If the Mountain West Conference Tournament opened this week and the top two seeds played their way to the championship round, as they did a year ago, the league’s worst Pepsi Center nightmare would become a reality.

Vacant seats all around.

League-leading San Diego State (15-6, 8-1) and second-place UNLV (13-8, 7-2) typically send the fewest fans to Denver. UNLV can count on forward Louis Amundson to at least draw his friends and family from Boulder.

But the lone attendance highlight in two years at the Pepsi Center was last year’s finale, when fans of No. 2 seed New Mexico drove up I-25 for the New Mexico-Utah men’s-women’s championship doubleheader. Give the league credit for admitting the mistake of moving the tournament to Denver and correcting it by returning to Las Vegas next season. But the reversal won’t come in time to help league coffers this season.

MWC commissioner Craig Thompson said, “This is the third year in Denver, and it’s probably the slowest sales to date.” He was referring to the 450-ticket allotment for each school. He attributed the slow start to a “wait-and-see” attitude given the league’s parity.

He suspects fans of the Front Range schools are waiting on the starting times for first-round games and for individual date sales. Left unsaid by Thompson is the fact Colorado State is looking at a Tuesday play-in game against Texas Christian to even make the tournament.

Thompson remains perplexed by Denver’s ability to sell out early for NCAA opening weekend games but not support the MWC Tournament, even when there were two obvious first-round draft picks a year ago at the Pepsi Center: Utah’s Andrew Bogut and New Mexico’s Danny Granger.

“I don’t think locally people got too energized to see those two draft picks,” Thompson said. “I’d like to know the mind-set of those local fans and why they buy a ticket to see Syracuse, Maryland and Texas when the NCAA came in but not Bogut and Granger.”

Schedule lottery

BYU travels up the road to Utah tonight for a rare midweek meeting between rivals. The Utah teams are used to playing Saturday or on a Big Monday telecast.
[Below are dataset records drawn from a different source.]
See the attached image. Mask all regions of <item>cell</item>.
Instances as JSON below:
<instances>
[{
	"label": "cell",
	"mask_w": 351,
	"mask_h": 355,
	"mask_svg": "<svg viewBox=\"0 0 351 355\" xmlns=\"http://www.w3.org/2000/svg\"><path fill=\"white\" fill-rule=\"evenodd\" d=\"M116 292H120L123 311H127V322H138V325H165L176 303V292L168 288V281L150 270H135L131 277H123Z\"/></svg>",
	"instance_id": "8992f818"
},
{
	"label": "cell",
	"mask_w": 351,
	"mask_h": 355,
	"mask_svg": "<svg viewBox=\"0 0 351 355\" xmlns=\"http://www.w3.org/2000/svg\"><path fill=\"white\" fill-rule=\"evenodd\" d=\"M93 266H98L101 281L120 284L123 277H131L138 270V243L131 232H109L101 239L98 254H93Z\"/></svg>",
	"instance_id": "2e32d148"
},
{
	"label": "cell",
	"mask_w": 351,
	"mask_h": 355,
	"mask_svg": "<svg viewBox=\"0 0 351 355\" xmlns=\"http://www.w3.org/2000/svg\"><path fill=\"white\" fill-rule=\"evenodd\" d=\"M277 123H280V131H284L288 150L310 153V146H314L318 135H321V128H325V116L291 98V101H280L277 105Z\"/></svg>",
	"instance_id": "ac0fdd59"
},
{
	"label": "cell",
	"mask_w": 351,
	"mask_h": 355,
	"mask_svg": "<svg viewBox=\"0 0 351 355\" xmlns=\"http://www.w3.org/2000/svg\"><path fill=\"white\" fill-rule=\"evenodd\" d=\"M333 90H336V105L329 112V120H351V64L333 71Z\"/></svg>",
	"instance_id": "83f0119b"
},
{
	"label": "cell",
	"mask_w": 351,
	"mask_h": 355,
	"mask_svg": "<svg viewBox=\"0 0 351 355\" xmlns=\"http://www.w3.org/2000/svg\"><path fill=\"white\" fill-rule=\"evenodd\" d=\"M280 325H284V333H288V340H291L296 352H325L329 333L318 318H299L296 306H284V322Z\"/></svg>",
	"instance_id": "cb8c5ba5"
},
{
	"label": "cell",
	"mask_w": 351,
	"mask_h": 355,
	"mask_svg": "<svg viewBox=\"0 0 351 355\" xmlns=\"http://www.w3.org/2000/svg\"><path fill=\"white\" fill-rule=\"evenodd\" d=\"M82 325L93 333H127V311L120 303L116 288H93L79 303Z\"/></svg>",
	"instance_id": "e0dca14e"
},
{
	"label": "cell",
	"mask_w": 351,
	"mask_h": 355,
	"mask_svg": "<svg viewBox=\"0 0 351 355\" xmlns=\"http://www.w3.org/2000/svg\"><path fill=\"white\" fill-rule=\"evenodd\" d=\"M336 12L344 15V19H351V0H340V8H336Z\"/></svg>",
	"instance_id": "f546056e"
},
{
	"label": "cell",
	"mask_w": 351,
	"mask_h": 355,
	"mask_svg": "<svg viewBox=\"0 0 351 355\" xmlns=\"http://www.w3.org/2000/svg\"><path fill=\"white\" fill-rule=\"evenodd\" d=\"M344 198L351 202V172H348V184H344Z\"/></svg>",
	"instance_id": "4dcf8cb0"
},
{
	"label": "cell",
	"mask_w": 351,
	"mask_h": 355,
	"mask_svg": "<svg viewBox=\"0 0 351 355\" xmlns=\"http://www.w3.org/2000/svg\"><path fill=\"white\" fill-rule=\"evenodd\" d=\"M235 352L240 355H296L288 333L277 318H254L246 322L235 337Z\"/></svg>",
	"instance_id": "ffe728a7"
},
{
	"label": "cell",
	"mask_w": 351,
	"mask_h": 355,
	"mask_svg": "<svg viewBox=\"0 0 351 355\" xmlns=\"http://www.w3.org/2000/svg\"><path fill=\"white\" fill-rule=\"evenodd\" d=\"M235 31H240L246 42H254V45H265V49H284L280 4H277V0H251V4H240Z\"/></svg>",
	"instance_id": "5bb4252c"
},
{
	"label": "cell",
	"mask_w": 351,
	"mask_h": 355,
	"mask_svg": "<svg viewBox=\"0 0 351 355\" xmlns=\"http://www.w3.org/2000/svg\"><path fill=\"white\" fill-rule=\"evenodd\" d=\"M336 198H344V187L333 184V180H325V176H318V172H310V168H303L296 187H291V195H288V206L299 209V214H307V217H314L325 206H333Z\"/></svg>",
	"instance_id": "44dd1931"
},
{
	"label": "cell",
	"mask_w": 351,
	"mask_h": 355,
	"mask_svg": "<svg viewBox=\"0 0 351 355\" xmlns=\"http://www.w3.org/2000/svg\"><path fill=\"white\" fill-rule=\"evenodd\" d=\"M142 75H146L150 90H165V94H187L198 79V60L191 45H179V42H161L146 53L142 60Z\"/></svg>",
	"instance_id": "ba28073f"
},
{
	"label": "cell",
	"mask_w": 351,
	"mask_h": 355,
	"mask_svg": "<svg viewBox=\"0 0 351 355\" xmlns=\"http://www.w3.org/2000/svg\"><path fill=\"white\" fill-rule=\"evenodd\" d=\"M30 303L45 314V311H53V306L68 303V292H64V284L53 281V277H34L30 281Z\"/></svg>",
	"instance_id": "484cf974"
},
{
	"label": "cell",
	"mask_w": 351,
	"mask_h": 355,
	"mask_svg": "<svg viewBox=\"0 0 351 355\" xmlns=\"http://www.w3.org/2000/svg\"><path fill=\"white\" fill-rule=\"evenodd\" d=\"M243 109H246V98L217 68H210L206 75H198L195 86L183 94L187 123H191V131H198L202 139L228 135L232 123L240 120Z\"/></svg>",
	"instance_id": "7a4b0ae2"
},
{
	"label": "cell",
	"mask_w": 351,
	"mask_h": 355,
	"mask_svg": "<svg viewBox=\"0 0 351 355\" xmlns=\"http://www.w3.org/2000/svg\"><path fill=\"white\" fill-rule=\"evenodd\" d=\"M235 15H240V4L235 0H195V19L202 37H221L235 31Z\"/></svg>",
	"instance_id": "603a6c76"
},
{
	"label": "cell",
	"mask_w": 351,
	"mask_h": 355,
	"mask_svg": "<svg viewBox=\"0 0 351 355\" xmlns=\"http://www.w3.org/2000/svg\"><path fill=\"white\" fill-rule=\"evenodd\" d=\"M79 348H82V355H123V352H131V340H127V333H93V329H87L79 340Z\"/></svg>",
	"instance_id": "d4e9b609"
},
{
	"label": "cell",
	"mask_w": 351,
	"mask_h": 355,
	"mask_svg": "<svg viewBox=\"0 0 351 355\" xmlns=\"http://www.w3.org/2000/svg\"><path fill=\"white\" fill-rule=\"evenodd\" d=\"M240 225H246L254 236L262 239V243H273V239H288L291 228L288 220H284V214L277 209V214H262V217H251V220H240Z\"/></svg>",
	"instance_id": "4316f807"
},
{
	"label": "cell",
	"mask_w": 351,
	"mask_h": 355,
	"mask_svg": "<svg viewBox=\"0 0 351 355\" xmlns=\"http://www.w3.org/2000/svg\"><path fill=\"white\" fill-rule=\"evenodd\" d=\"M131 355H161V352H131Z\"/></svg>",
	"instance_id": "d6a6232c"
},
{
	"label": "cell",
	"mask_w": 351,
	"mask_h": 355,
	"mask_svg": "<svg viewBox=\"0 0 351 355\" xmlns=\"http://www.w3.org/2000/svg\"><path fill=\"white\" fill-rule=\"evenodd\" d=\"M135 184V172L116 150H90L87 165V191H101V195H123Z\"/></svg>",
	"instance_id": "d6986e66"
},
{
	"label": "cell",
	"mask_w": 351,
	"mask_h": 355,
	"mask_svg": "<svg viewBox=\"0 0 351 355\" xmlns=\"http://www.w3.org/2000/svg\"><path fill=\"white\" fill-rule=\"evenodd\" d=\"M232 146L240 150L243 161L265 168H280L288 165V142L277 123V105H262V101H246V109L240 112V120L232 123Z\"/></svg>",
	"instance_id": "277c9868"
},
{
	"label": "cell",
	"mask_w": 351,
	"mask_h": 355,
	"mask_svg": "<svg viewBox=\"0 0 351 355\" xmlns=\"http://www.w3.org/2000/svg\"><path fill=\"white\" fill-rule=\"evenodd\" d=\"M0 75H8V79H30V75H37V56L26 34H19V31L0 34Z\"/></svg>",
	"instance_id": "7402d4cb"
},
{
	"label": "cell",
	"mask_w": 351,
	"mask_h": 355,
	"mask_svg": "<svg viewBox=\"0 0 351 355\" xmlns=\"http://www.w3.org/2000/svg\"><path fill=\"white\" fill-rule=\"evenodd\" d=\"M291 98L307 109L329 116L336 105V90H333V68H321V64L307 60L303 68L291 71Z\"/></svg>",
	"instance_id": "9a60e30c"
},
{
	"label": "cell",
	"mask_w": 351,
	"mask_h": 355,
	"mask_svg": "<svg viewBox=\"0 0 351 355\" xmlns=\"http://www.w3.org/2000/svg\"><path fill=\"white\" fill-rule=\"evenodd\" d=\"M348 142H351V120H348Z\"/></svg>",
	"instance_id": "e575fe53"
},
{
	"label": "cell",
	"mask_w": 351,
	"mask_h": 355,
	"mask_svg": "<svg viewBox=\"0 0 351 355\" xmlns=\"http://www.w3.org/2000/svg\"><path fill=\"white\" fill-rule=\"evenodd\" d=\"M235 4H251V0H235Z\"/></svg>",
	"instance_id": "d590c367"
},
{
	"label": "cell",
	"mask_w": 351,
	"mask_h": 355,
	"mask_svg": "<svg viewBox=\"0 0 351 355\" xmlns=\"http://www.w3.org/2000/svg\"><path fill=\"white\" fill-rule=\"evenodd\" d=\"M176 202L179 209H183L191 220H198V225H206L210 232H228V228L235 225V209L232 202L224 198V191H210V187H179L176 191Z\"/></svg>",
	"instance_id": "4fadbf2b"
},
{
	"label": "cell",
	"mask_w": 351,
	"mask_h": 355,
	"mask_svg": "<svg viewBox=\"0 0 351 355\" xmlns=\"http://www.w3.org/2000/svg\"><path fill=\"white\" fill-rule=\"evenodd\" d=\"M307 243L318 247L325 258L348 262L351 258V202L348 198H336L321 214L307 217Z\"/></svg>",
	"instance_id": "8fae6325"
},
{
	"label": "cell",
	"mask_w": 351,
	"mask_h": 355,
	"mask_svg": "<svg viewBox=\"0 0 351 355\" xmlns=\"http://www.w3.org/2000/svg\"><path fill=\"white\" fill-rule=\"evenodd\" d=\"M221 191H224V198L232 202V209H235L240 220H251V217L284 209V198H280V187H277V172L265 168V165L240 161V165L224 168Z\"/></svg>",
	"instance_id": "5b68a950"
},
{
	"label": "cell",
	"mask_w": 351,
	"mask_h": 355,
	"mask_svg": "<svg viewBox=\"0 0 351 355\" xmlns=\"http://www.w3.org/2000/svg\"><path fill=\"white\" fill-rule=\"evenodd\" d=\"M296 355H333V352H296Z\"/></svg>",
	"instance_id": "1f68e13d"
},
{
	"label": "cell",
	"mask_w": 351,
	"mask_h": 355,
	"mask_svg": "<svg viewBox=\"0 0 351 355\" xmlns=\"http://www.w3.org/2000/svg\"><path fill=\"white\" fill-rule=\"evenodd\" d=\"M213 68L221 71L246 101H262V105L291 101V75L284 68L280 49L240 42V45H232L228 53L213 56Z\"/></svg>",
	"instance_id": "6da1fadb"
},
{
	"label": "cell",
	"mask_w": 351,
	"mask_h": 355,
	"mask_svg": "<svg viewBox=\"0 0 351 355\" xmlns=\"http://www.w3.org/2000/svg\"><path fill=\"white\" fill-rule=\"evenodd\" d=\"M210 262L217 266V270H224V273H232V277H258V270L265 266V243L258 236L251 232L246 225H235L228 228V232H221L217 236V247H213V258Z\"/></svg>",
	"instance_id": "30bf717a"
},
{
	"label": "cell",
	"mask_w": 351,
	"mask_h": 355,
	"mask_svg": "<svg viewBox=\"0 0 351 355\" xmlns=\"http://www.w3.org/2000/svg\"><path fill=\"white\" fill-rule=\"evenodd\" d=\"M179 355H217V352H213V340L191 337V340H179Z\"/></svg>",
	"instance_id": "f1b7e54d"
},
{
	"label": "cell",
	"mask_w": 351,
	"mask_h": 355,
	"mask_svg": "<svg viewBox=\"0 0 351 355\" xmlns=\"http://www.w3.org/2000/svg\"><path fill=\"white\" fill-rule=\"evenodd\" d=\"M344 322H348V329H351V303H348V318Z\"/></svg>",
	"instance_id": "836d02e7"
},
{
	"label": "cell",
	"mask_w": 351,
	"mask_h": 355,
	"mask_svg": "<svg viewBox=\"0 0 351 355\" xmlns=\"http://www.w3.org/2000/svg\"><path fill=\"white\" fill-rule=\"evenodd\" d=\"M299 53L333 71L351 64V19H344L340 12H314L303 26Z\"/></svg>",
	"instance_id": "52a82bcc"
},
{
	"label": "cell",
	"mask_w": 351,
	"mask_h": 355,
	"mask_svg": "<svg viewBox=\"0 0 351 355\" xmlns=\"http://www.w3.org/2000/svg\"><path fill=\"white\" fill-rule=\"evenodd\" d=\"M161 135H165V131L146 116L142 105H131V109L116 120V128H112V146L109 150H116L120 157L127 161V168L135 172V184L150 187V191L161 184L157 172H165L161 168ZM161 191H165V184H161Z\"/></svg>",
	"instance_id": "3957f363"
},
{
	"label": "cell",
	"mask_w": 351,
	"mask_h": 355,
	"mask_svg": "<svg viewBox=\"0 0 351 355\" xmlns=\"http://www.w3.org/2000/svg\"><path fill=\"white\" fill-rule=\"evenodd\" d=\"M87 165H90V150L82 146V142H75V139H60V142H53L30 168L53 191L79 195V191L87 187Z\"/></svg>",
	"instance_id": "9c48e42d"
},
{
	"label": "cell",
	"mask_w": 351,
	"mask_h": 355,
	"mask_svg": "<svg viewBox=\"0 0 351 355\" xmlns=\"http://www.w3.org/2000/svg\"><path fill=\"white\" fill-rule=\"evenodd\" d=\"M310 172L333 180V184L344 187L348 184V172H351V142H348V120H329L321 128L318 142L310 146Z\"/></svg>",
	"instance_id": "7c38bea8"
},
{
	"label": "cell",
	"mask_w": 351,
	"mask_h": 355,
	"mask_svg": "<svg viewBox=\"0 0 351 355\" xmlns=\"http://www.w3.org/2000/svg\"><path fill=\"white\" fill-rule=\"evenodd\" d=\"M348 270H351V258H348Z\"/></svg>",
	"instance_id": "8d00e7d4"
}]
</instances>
“It’s where it’s at. Crowd-wise you’d like to have it on a Saturday, but it’s not my decision,” Utah coach Ray Giacoletti said.

The rivalry scheduling is just another casualty of the nine-team computer-fed format this season. Between Colorado State playing four of its first five games on the road and the elimination of a week of pre-rivalry buildup, the computer formatting has been as random as buying a quick-pick lottery ticket.

Footnotes

When BYU ended New Mexico’s 21-game home winning streak last week, it marked the third time BYU snapped a lengthy Lobos home-court winning streak. The Cougars ended a 41-game streak in 1998 and a 24-game streak in 1975. … With BYU’s midseason surge, the Cougars’ Dave Rose has jumped into what had been a two-man race for MWC coach of the year between San Diego State’s Steve Fisher and Air Force’s Jeff Bzdelik.

The improvement by junior college transfer guard Rashaun Broadus and the rapid maturation of freshman center Trent Plaisted have boosted the Cougars.